The most immediate and substantial response came from author Lincoln Michel, who went to work debunking this statistic; he has a long history of commenting knowledgeably on the industry for an audience of authors. We both assumed that the stat was likely derived from BookScan figures, which only measure US sales of print books through retail channels, such as bookstores, online retailers, and mass merchandisers. I immediately commented on his article, then available for free, guessing the figure probably included many types of publishers, some of whom may not focus on print sales or bookstore sales. On the other hand, traditionally published authors tend to highly value bookstore sales. I wrote, “So in that regard, I think it’s a helpful reminder that print bookstore sales may not drive a book’s success and a lot depends on the publisher and category of book.”

Then BookScan analyst Kristen McLean jumped into the discussion; she spent many years reporting on BookScan sales figures for publishers and the media. She believed the figure likely came from BookScan via parties involved in the trial, so she tried her best to reverse-engineer it. She wrote: “The data below includes frontlist titles from [top 10 publishers] Penguin Random House, Simon & Schuster, Hachette Book Group, HarperCollins, Scholastic, Disney, Macmillan, Abrams, Sourcebooks, and John Wiley. The figures below only include books published by these publishers themselves, not publishers they distribute. Collectively, 45,571 unique ISBNs appear for these publishers in our frontlist sales data for the last 52 weeks.” Then she listed the dataset:

  • 0.4% or 163 books sold 100,000 copies or more
  • 0.7% or 320 books sold between 50,000–99,999 copies
  • 2.2% or 1,015 books sold between 20,000–49,999 copies
  • 3.4% or 1,572 books sold between 10,000–19,999 copies
  • 5.5% or 2,518 books sold between 5,000–9,999 copies
  • 21.6% or 9,863 books sold between 1,000–4,999 copies
  • 51.4% or 23,419 sold between 12–999 copies
  • 14.7% or 6,701 books sold under 12 copies

That means 15 percent of big publisher frontlist (new) books sold less than 12 copies.

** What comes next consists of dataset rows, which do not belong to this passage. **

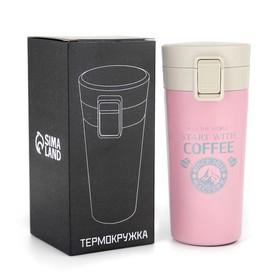"Термокружка ""Мастер К. Start with coffee"" 380 мл, сохраняет тепло 8 ч, 17.5х8.5 см, розовый"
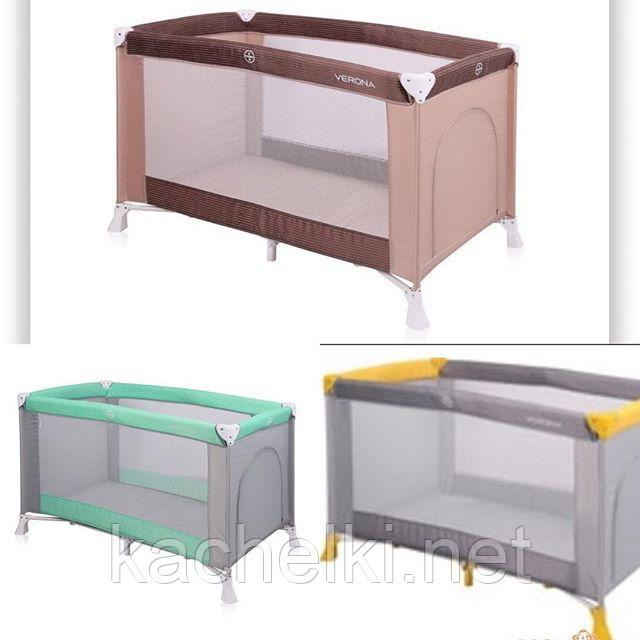 Детская кровать манеж Lorelli Verona 1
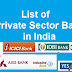 List of 22 best private sector bank in India - Get Job in all Pvt Banks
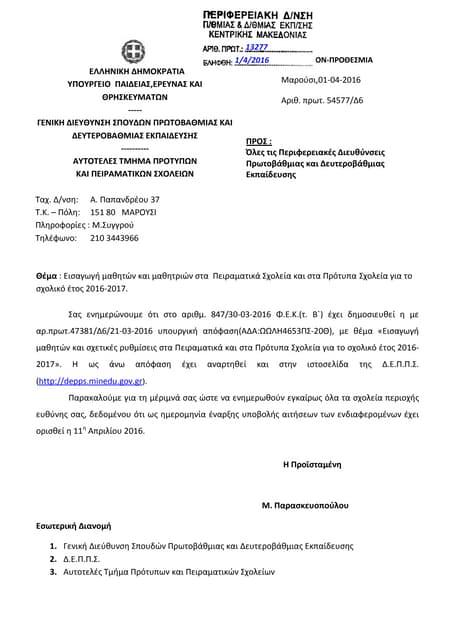 ενημερωση για φεκ εισαγωγησ στα π.&π.σ.(περ.διευθυνσεισ)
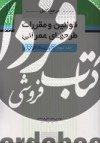 مرجع کامل قوانین و مقرارت طراحی عمرانی جلد 2 (امور پیمان کاران)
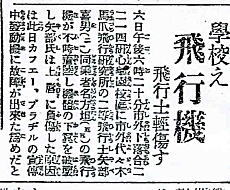 読売新聞19250307.jpg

That’s not half, but it’s not nothing either. McLean commented that she thinks the “real story” is that roughly 66 percent of those books from the top 10 publishers sold less than 1,000 copies over 52 weeks, and less than 2 percent sold more than 50,000 copies. (Seth Godin was so taken with these figures, he made a chart, shown below.) Obviously, this is just a small snapshot of sales, limited to one format in a single year. But notably it’s restricted to publishers who are ranked in the top 10 in their ability to sell print books through conventional retail channels.

Chart by Seth Godin based on analysis by Kristen McLean of data gleaned from the DOJ vs Penguin Random House antitrust trial. 15 percent of big publisher frontlist (new) books sold less than 12 copies. Roughly 66 percent of those books from the top 10 publishers sold less than 1,000 copies over 52 weeks, and less than 2 percent sold more than 50,000 copies.

It can’t be stated often enough: Circana BookScan figures are limited to US print retail sales. That means sales through the register into a customer’s hands. BookScan doesn’t include direct sales by publishers and authors. It doesn’t include ebook sales or audiobook sales. It doesn’t include library sales. It doesn’t include reading and listening activity through subscription platforms. It doesn’t include foreign sales. And more. So it’s an incomplete picture, but again, big publishers and commercial authors alike tend to focus on how well books are selling through outlets like Amazon, Barnes & Noble, independent bookstores, and mass-market merchandisers like Walmart. Those sales matter if you’re trying to land on a bestseller list.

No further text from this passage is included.